All written and electronic communication from Macrobond Financial AB is for information or marketing purposes and does not qualify as substantive research.

The new year did not get off to a good start in Kazakhstan. Soaring prices of liquefied petroleum gas triggered massive protests that escalated into violence, drawing unwanted attention to the country.

The following charts highlight some of the reasons behind the unrest and the economic aftermath.

Kazakhstan is a large emerging economy in Central Asia. Historically, it maintained strong economic relations with Russia and China, using its huge reserves of oil and natural gas to keep its trade balance positive. The country’s fiscal balance, however, has remained negative since 2019 and foreign debt recently reached 90% of GDP.

In mid of 2020, Kazakhstan went into recession, experiencing negative economic growth for four consecutive quarters. While the economy started to recover in 2021, GDP growth remains moderate. 

Inflation also started rising in March 2021, reaching 9% in the second half of the year. The resulting plunge in real wages triggered unrest among workers.

On 5 January, the government declared a state of emergency as street violence escalated across the country. It shut down the internet, closed banks and businesses and suspended trading on the Kazakhstan Stock Exchange (KASE). When the no-trade period ended, the market experienced a descending trend that persists to today. 

However, the economic consequences of the unrest can still be observed globally.

As one of the largest producers of uranium ore, Kazakhstan can influence global prices of the commodity.
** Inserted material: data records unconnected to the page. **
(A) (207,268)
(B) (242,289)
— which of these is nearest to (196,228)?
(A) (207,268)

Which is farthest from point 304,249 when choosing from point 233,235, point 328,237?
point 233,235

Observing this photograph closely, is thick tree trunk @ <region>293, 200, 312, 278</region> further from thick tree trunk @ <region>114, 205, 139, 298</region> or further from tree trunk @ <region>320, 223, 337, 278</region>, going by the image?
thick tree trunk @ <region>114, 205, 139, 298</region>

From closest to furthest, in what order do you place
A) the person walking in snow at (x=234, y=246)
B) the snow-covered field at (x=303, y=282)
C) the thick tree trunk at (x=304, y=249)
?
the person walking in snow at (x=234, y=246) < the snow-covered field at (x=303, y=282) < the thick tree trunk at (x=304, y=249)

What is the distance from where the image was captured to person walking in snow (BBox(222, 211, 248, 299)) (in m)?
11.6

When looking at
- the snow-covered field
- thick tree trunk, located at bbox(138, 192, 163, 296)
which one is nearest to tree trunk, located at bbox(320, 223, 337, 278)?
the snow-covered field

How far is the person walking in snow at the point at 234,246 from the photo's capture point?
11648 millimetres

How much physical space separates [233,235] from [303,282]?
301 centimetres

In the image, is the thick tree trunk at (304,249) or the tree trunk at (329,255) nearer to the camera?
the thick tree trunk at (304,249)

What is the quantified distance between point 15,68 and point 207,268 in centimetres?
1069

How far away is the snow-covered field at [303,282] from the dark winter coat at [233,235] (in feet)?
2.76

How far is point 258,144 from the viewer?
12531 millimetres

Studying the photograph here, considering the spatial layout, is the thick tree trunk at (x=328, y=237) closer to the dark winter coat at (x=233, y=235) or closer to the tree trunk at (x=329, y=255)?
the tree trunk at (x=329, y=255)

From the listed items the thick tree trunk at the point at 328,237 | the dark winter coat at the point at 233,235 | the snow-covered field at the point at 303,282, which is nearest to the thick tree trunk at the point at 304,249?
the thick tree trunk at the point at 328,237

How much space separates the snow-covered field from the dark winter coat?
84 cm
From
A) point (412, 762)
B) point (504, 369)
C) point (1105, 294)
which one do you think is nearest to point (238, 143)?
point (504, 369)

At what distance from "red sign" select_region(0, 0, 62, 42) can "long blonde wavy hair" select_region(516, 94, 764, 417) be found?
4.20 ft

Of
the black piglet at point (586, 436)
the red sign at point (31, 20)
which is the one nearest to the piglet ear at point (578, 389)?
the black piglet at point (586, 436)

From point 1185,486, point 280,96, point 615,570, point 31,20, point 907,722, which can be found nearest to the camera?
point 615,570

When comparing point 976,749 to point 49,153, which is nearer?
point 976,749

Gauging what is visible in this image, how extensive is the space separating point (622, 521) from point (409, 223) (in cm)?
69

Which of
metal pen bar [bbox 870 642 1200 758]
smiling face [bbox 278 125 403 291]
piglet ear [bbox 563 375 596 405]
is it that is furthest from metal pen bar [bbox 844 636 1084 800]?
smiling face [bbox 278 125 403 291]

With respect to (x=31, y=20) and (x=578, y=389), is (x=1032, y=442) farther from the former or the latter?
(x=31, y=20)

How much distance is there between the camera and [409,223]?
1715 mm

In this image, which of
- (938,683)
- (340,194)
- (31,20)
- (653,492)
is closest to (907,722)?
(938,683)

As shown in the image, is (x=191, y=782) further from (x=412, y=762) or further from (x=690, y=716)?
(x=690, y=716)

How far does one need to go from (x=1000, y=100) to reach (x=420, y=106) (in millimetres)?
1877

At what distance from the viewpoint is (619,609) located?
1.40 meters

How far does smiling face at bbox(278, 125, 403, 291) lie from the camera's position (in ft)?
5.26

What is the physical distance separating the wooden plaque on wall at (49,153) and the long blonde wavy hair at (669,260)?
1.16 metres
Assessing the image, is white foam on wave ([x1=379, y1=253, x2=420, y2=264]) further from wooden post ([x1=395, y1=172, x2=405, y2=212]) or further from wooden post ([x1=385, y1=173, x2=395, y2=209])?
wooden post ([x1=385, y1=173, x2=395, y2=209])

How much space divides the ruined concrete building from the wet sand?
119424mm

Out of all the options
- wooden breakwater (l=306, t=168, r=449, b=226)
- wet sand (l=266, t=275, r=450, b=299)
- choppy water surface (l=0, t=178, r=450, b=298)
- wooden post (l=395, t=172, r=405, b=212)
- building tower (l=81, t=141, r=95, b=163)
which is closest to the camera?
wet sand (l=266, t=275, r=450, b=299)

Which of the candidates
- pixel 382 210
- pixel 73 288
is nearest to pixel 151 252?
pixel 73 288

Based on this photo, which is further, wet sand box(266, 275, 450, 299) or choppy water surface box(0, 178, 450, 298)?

The day it declared its state of emergency, uranium futures soared worldwide. But shares of Kazatomprom, the country’s biggest uranium producer, plummeted amid fears of supply disruption.

The question now is whether Kazakhstan’s fragile economy can sustain this instability over the long term. While the state of emergency has been lifted, significant economic decline and another recession can re-emerge, keeping inflation high and real wages low.

The government will want a quick return to stability, of course – but not just for the obvious reasons.  

After China banned the use of cryptocurrencies, many crypto miners relocated to nearby Kazakhstan. If the country’s unrest continues, especially if it leads to another internet shutdown, it may drive the lucrative crypto industry to more stable regions – costing Kazakhstan the opportunity to improve its fiscal balance.